Your tasks =
- a) Using the database modeling notes, answer each question on its own line: (i) What other term is sometimes used for the minimum in a cardinality? (ii) What is the number of columns in a table called? (iii) What two other names do the notes give for a strong entity?
- b) Extend the database modeling notes past their final sentence, keeping their terse note-taking style.

Connectivity and Cardinality

connectivity describes the types of relationships between entities in an ER model (1:1) (1:N) (M:N)
cardinality defines the numerical aspects of the relationship between entities by specifying the minimum and maximum number of entity instances that can participate in a relationship (min, max) for (1:1), (1:M), or (M:N)
sometimes min is called modality
Confusingly, the # rows in a table is ALSO called the table's cardinality (and the # of columns is called the table's degree).
Also confusingly, (1:1), (1:M), (M:N) are called cardinality ratios

Existence Dependence

weak (non-identifying) entity exists in the DB only when it is associated with another related entity occurrence
the primary key of the related entity does not contain a primary key component of the parent entity
strong (regular, identifying) entity exists apart from all of its associated entities
the primary key of the related entity contains a primary key component of the parent entity
How do you tell if one is strong or weak?

Information given =
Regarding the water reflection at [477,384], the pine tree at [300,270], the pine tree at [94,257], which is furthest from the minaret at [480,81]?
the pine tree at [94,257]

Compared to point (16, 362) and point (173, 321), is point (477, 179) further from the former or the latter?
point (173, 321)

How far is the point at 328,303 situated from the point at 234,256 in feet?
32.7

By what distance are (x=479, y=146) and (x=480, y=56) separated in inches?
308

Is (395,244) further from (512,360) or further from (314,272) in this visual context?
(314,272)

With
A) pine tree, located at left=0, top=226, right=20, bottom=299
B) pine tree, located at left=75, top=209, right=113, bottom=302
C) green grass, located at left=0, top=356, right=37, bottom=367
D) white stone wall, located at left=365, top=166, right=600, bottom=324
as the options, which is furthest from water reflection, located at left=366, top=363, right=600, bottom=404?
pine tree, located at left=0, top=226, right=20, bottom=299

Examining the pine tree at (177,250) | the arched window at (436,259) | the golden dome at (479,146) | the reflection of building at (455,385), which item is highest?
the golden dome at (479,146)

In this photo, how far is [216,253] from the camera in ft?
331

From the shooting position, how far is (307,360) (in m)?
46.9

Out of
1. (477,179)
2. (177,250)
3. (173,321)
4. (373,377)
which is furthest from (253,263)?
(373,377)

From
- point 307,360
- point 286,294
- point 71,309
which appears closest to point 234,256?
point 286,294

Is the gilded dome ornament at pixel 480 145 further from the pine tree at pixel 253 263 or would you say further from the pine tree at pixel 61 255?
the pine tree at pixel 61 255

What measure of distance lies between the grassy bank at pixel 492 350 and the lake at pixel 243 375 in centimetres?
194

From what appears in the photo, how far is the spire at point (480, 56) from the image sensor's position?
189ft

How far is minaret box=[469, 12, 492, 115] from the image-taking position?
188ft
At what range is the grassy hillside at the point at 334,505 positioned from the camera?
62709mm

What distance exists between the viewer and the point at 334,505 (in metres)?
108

Responses to the exercise =
- a)
(i) Modality
(ii) The table's degree
(iii) Regular and identifying

- b)
if any of the PK is FK, then it is existence-dependent
thus weak

Weak Entity Conditions

existence-dependent
has a primary key that is partially or totally derived from the parent entity in the relationship

Relationship Participation

Optional participation
one entity occurrence does not require a corresponding entity occurrence in a particular relationship
mandatory participation
one entity occurrence requires a corresponding entity occurrence in a specific relationship

Relationship Degree

indicates the number of entities or participants associated with a relationship
unary relationship means the association is maintained within a single entity
recursive relationship means a relationship exists between occurrences of the same entity set
binary relationship means two entities are associated
ternary relationship means three entities are associated

Associative Entities

Also known as a composite or bridge entities
used to represent an M:N relationship between two or more entities
is in a 1:M relationship with the parent entities
composed of the primary key attributes of each parent entity
may also contain additional attributes that play no role in the connective process

Developing an ER Diagram

create a detailed narrative of the organization's description of operations
identify business rules based on the descriptions
identify main entities and relationships from the business rules
develop the initial ERD
identify the attributes and primary keys that adequately describe entities
revise and review ERD

Extended Entity Relationship Model (EERM)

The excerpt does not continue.